Personally though I think the symbol should be a dragonfly. And not just because I have an awesome dragonfly henna tattoo right now. Dragonflies are sort of my thing. So much so that in addition to selling fruits and veggies we also make and sell swarovski crystal dragonfly sun catchers. Let me tell you the story behind these unique crystal creations.
The Dragonfly is a very simple yet symbolic and mystical creature, epitomizing the ever changing world around us. Starting its life under water as a humble beetle and then scrambling out of its watery beginnings to transform into a beautiful creature that swoops and glides through the air on the frailest transparent wings that glow with ever-changing color in the sunlight.

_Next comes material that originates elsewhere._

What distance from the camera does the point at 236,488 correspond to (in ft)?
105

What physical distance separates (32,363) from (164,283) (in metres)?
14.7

Not unlike the struggles that face each one of us every day.
On a personal note, we're doing ok. Rachael is away for work right now and will be home tonight. It'll give us a chance to get some chores done and to talk about her observations from the CD Club meeting she went to this past Monday. Chatting online is one thing but actually talking face to face is another. You communicate so many things non-verbally. I've noticed that with people who cross dress or cross act, that there's a definite level of comfort and openness in those who are fully dressed and acting as their femme selves. They tend to be more open, modulate their voices and even blink more. Small things but they make passing easier and it seems to me that communication is better too.
A couple of months ago I was at the dentist with one of the girls and sat opposite a nice trans lady who was very uncomfortable being there it seemed. She was waiting for her daughter. I saw her again today in Walmart so she must be local. I wonder if she is actually trans or CD. I mean I'm not exactly going to ask and it's none of my business. But like my friend Emma, (I'll just call her Emm for short if that's ok) I wish there was a way of being able to recognize each other out in public and to be recognized. This lady has a mix of feminine attributes and masculine, I've only had the opportunity to observe closely because we had that time in the dentist waiting room. I wonder how many others I'm missing. Maybe we need a secret phrase or handshake after all Emm!
I feel a bit stuck between two worlds at the moment. On the one hand I have the church, right wing conservative, community volunteer, family raising side of my life and on the other is this amazing sub-culture that almost feels like a guilty pleasure. It's a hard balancing act. Is this how cross dressers feel? Caught between two worlds?